In the evenings, I got to visit with some old friends from my LA days. It was very interesting to me that -- almost without exception -- each of these folks seemed to be at or getting close to a turning point in their lives. These are all people who are very special to me, and it was a wonderful gift to be able to spend time with them, share a few laughs about the old days, and catch up on what's been going on in the last few decades.
I'll try to get some pictures posted soon.
- I'll be at the Fireside Coffee Lodge with Darren Littlejohn and lots of other great Portland Jazzers most Saturdays through the end of Summer at least - 9:00 PM to Midnight.
- May 18th, 2:00 - 4:00 PM the 7th Street Jazz Band will play at the Multnomah Falls visitor's center out in the Columbia Gorge. We did this last year, and it was a lot of fun.
- June 30th, 8:00 - 11: PM at C-Bar with guitarist Darren Littlejohn and jazz singer Armonica.
- July 4th, 5:00 - 7:00 PM the 7th Street Jazz Band will play at Clackamette Park in Oregon City. I don't know too much about this gig, but it's Independence Day, so there will probably be hot dogs, beer, and sparklers.
- July 16th, 7th Street Jazz Band will play at the Hubbard Hops Festival. I know this sounds corny (or maybe hoppy?), but it's a fun gig.
Friday, June 10, 2005
It made me recall the two times I was actually fired from a band.
The first time I was fired from a band was in the mid 70s. I was traveling in Canada with a trio that was backing a lounge singer. It was New Year's Eve, and we were playing the Banff Springs Hotel. The piano player and I decided to drive to Calgary (about 100 miles away) for the day, and drive back in time for the gig. Well, winter being what it is, the drive that took about two hours on the way to Calgary in the morning, turned into a five-hour slog through a blizzard in the afternoon (and evening). We showed up about an hour and a half late, to find the singer doing his best to entertain the audience with just drums for accompaniment. We were both fired the next morning.
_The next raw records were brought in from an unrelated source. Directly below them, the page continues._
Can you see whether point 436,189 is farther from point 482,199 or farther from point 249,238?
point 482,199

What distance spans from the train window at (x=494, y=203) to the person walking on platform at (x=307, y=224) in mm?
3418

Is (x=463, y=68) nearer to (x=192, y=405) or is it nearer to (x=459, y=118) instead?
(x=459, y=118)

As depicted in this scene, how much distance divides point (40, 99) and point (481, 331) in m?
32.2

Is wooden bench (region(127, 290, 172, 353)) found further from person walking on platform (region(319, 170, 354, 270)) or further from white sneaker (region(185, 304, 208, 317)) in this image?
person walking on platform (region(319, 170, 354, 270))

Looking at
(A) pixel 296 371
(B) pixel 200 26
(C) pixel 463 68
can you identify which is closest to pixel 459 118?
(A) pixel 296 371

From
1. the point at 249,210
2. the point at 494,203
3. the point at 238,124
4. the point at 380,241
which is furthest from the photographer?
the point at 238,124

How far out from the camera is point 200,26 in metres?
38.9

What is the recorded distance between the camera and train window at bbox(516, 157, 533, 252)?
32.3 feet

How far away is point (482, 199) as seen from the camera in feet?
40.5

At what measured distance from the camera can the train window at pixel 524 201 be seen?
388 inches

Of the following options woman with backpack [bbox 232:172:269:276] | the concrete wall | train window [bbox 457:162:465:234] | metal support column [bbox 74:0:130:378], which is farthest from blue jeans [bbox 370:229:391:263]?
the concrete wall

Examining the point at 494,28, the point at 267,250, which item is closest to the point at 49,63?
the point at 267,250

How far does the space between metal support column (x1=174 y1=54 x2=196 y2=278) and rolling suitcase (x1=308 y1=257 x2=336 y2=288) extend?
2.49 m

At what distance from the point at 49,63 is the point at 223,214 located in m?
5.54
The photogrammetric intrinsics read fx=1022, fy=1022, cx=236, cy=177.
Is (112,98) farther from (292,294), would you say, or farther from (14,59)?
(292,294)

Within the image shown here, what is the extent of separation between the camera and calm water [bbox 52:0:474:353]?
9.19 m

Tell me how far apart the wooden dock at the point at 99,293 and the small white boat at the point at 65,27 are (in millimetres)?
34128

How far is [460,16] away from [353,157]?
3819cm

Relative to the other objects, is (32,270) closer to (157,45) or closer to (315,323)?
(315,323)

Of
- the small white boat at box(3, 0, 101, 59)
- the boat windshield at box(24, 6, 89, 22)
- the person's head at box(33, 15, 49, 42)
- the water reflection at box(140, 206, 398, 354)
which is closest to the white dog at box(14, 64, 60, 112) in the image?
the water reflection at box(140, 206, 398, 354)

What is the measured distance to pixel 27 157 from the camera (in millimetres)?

The second time, it was such a bizarre scene that I sometimes wonder if I remember it accurately. I was touring in a band that was backing a singer who had been famous at one time. We had been booked into a lounge in Vegas, and I was kind of looking forward to it -- I was going to get a Vegas union card and everything. However, the lounge manager came to hear us rehearse, and she minced no words. I was too tall and too "funny looking" to play in her lounge.
So, fired twice -- once my fault, once due to genetics.
Thursday, June 09, 2005
Here's a snapshot of me and the aforementioned young guitarist (Eron) from June 4th:
Part of the fun for me is the variety, and the challenge of playing tunes that I have not played in years (or in some cases have NEVER played). Also, as a bass player, trying to establish a pocket with the variety of drummers that play at the jam really keeps me on my toes. They are all good players, but they are also very different from one another in their approach.